そのため、まずは働くことの土台となる、社会人基礎力の実践と学びの型の習得を軸とし、2023年度入行の新入行員に対しては4カ月間という長い期間をかけて研修を実施しています。たとえば、研修に取り入れているのが、「同期の中で主役になる」という観点を養ってもらうための、チーム活動。毎日、チームで「目標設定・相互支援・振り返り」を行い、一人ひとりが主体性を発揮できる場を提供しています。また、チーム内のみならず、全体の場で意見を発する機会も設けています。
もちろん最初は段階を踏みながら、運営側から発表者をランダムに指名していくステップを踏んでいますが、ゆくゆくは自分で手を挙げて他の人に対して学びを共有していくことが理想です。そのような自発性が自然と発揮されるよう、運営にさまざまな工夫をしています。
──新入行員育成プログラムについて教えていただけますか?
また、入行して2年間は「新入行育成プログラム」を用意していますが、中でもOJTは若手行員の育成の根幹として注力しているポイント。
仕事の機会を提供する。その人に教える。実践してもらい内容を振り返る。そして承認する。このサイクルを回すことが、新入行員の自律的な成長を後押しすることにつながると考え、実践しています。
とくにわれわれが重要視して、各営業店のマネジメント層の方々にも念押しして伝えているのが、「振り返り」と「承認」。たとえば、新入行員が仕事をして「お客さまにこう話し、こういう商品を売りました」と報告したとします。
その際に、はじめは「自分の行動のどこが良くて、どこが良くなかったのか」をしっかり振り返れるようサポートすることで、自身の行動をどう捉え、改善すればいいのかを考えられるようになります。
そこでのサポートを経て、振り返り方を身につけられれば、その後も「今回はここが良くなかったから、次はこうしよう」と自律して創意工夫しながら次の機会に向かえるようになります。

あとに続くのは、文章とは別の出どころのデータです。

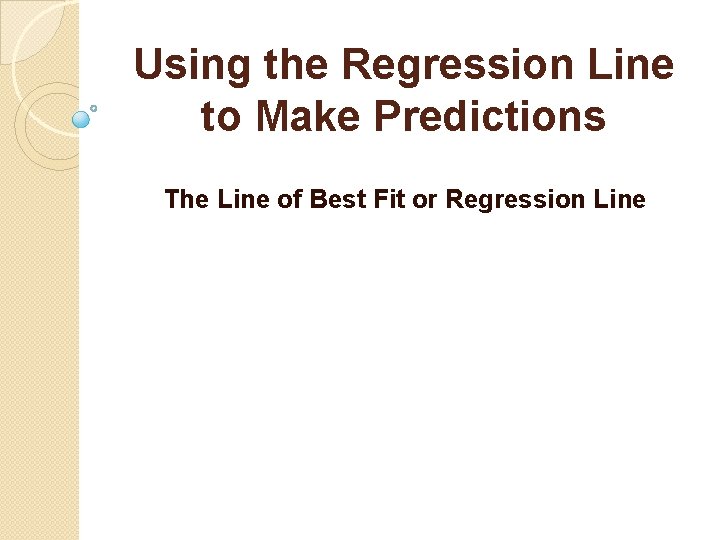 Using the Regression Line to Make Predictions

The Line of Best Fit or Regression Line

ただし、振り返りだけでは、人間、良くなかった点に目がいくことも少なくありません。だからこそ、承認が大切です。これもまずは現場の上司・先輩が、行動や考えの良かった部分を伝えることから始まります。はじめは、そうした他者からの承認が自信につながるからです。やがては、良いところを自身で認められるようになる。そうして、自律的な成長へとつながっていくと考えています。
このような入行当初の取り組みだけでなく、これまでお伝えしてきたように入行後時を経てからも、学ぶことのできる環境は用意していますし、その環境自体今後もブラッシュアップしていきます。
成長する環境と共に、自らも高く、高く上がっていきたい。そんなマインドを持っている人なら、きっと当行はマッチする場所だと思っています。